Norà cède à la panique mais nul ne peut l'aider: ni le médecin, ni le prêtre. Elle se tourne alors vers Nance, Nance Roche. La vieille femme vit en marge du village, dans une cabane enclose entre les bois et la rivière, c'est une guérisseuse qui connaît le pouvoir des plantes et des fairies en lesquels elle croit fort, comme d'autres croient en dieu. Alors que l'ancien prêtre la tenait en haute estime, le nouvel arrivant ne voit en elle qu'une folle, une sorcière, une païenne et elle est de plus en plus traînée dans la boue par ceux-là mêmes qui faisaient appel à ses services, la respectaient, croyaient en elle et en sa proximité avec les fairies, les créatures des légendes et des temps anciens...
Chaque jour au village la misère avance, un accouchement vire au tragique et la faim tenaille les estomacs et chaque jour, les gens s'en prennent davantage à Nance, "sorcière" qu'ils crient tous!
Elle pourtant chemine, avance, fait ce en quoi elle croit et elle peut aider Norà: Micheàl n'est pas son petit-fils, non, c'est un changeling, une créature féérique qui a pris sa place. Et elle, Nance Roche, sait comment faire revenir le véritable petit garçon.
Encore une fois et dans une langue toujours très belle qui fait la part (très) belle à la nature, aux arbres, aux fleurs et au chant des sources,
Hannah Kent nous offre un roman poignant à l'extrême et très immersif. L'atmosphère qui se dégage du roman est certes envoutante, elle confine à la fascination mais elle est aussi lourde, pesante, étouffante. Quant aux personnages, ils sont complexes, profonds et si attachants que j'ai été touchée par le destin de chacun d'entre eux (à l'exception du prêtre!), émue, poignardée. Oui, ils font des erreurs et certains de leurs choix ne peuvent qu'angoisser, que terrifier mais quel empathie on éprouve alors à leur égard! C'est d'ailleurs étrange et parfois inconfortable d'avoir cette compassion pour Norà face aux maltraitances dont elle se rend coupable ou pour Nance dont les rituels sont souvent cruels... Oui mais ces deux femmes sont des fruits de leur époque, de leur société et elles ne font que ce qu'elles pensent être juste, bien. le personnage de Nance m'a particulièrement brisée le coeur, déchirée tant je l'ai trouvé émouvant, complexe avec les pans de son passé que la narration nous révèle progressivement...

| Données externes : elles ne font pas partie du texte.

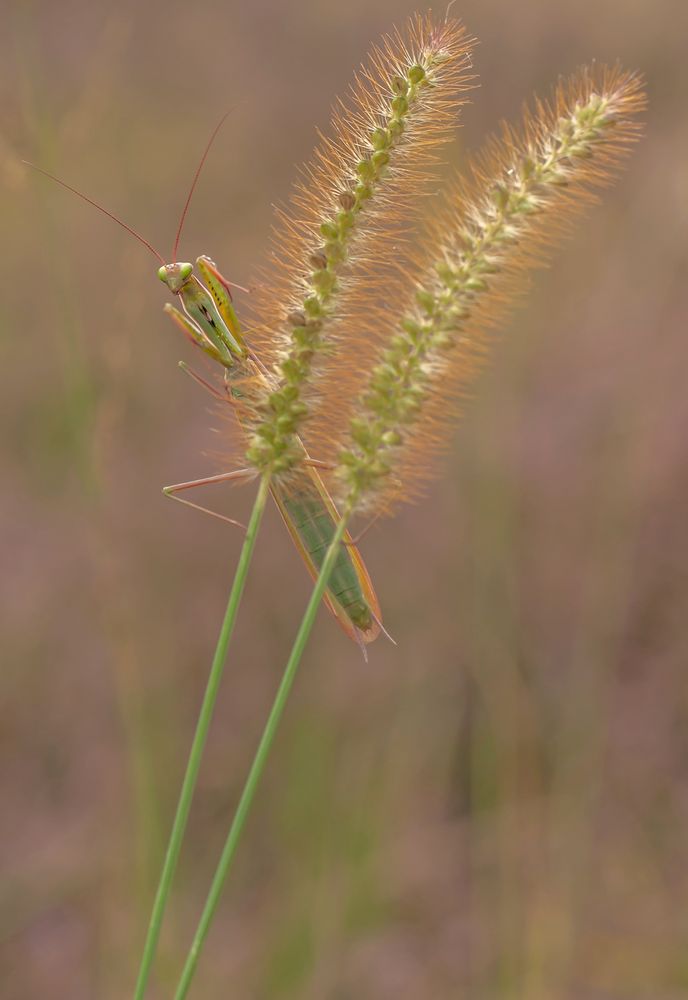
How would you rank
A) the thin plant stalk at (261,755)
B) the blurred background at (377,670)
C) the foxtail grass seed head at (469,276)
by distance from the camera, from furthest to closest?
1. the blurred background at (377,670)
2. the foxtail grass seed head at (469,276)
3. the thin plant stalk at (261,755)

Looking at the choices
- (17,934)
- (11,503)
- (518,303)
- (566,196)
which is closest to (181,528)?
(11,503)

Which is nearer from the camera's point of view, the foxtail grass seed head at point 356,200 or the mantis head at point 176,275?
the foxtail grass seed head at point 356,200

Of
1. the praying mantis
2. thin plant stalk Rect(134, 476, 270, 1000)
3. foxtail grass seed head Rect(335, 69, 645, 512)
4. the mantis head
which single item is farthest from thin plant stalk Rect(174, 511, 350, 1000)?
the mantis head

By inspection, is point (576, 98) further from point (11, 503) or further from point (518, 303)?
point (11, 503)

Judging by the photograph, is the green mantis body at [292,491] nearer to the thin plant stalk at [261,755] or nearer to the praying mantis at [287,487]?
the praying mantis at [287,487]

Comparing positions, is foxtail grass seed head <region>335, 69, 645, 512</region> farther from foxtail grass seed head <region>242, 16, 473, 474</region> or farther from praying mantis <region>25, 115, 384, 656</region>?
praying mantis <region>25, 115, 384, 656</region>

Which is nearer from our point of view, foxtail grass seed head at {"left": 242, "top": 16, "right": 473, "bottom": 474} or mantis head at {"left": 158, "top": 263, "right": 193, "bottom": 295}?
foxtail grass seed head at {"left": 242, "top": 16, "right": 473, "bottom": 474}

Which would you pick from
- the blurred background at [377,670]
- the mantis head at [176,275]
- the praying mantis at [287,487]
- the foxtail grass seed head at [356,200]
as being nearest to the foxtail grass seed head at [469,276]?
the foxtail grass seed head at [356,200]
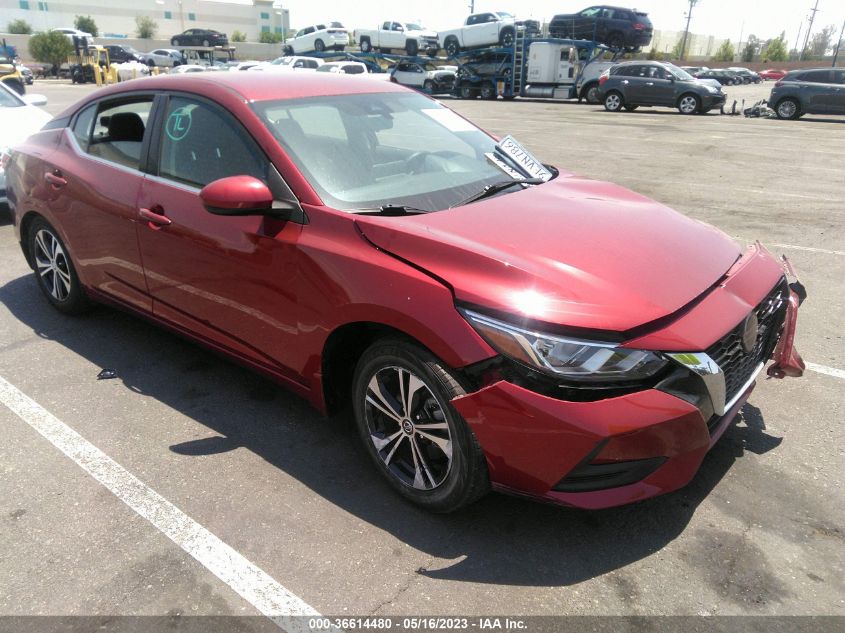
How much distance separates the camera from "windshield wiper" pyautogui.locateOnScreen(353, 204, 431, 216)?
2836 millimetres

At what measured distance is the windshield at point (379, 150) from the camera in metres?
2.99

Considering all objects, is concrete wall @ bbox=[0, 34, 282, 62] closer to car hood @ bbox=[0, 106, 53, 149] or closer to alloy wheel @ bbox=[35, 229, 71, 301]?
car hood @ bbox=[0, 106, 53, 149]

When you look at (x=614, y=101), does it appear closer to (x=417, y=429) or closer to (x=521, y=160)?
(x=521, y=160)

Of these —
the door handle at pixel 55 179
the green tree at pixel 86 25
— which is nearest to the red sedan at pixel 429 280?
the door handle at pixel 55 179

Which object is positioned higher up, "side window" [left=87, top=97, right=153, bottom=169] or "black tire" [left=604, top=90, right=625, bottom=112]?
"side window" [left=87, top=97, right=153, bottom=169]

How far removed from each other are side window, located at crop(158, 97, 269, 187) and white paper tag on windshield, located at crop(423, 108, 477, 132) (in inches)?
47.6

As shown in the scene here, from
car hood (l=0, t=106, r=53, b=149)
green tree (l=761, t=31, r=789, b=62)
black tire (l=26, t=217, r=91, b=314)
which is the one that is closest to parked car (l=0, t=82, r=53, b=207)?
car hood (l=0, t=106, r=53, b=149)

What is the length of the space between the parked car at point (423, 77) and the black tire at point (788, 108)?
51.7ft

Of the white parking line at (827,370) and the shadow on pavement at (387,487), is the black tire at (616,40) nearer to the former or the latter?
the white parking line at (827,370)

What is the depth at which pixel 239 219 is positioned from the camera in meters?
3.08

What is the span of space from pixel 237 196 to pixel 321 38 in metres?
39.6

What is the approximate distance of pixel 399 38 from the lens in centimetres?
3491

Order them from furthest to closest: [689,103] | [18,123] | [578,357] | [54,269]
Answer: [689,103]
[18,123]
[54,269]
[578,357]

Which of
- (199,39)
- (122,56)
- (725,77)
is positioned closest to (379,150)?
(122,56)
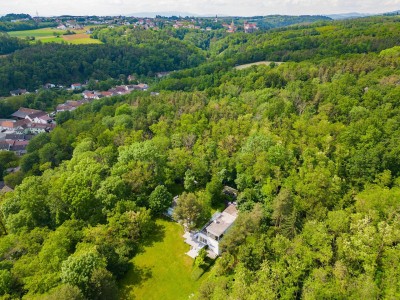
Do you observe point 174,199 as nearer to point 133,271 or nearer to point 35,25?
point 133,271

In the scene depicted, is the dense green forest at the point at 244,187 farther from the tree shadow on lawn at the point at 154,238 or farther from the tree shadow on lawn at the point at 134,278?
the tree shadow on lawn at the point at 134,278

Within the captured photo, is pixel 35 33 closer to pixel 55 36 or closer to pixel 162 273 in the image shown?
pixel 55 36

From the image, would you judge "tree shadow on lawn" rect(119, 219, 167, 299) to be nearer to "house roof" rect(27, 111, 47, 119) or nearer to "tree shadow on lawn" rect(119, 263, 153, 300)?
"tree shadow on lawn" rect(119, 263, 153, 300)

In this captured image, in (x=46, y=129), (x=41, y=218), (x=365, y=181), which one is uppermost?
(x=365, y=181)

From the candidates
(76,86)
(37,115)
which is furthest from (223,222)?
(76,86)

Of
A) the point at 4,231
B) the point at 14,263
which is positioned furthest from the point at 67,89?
the point at 14,263

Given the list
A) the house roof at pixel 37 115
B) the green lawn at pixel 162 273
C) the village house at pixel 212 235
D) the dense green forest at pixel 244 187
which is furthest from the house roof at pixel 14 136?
the village house at pixel 212 235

J'ai vraiment adoré cette lecture qui va bien au-delà de la figure de la sorcière (que par ailleurs j'affectionne tout particulièrement) et qui interroge le folklore, les croyances mais aussi la rumeur ou encore le deuil. C'est un roman qui ne se contente d'être magnifique et émouvant mais qui a aussi une véritable portée ethnologique et c'est passionnant. A noter qu'il est d'ailleurs inspiré de faits réels et d'un procès qui fit du bruit en son temps et de l'histoire tragique de Bridget Cleary... J'aurai volontiers poussé un peu cette étrange exploration en lisant des ouvrages "scientifiques" sur le folklore irlandais à l'épreuve de la société mais malheureusement, les références que proposent
Hannah Kent n'ont pas été traduites... Pas encore.
En attendant, je relirai les légendes.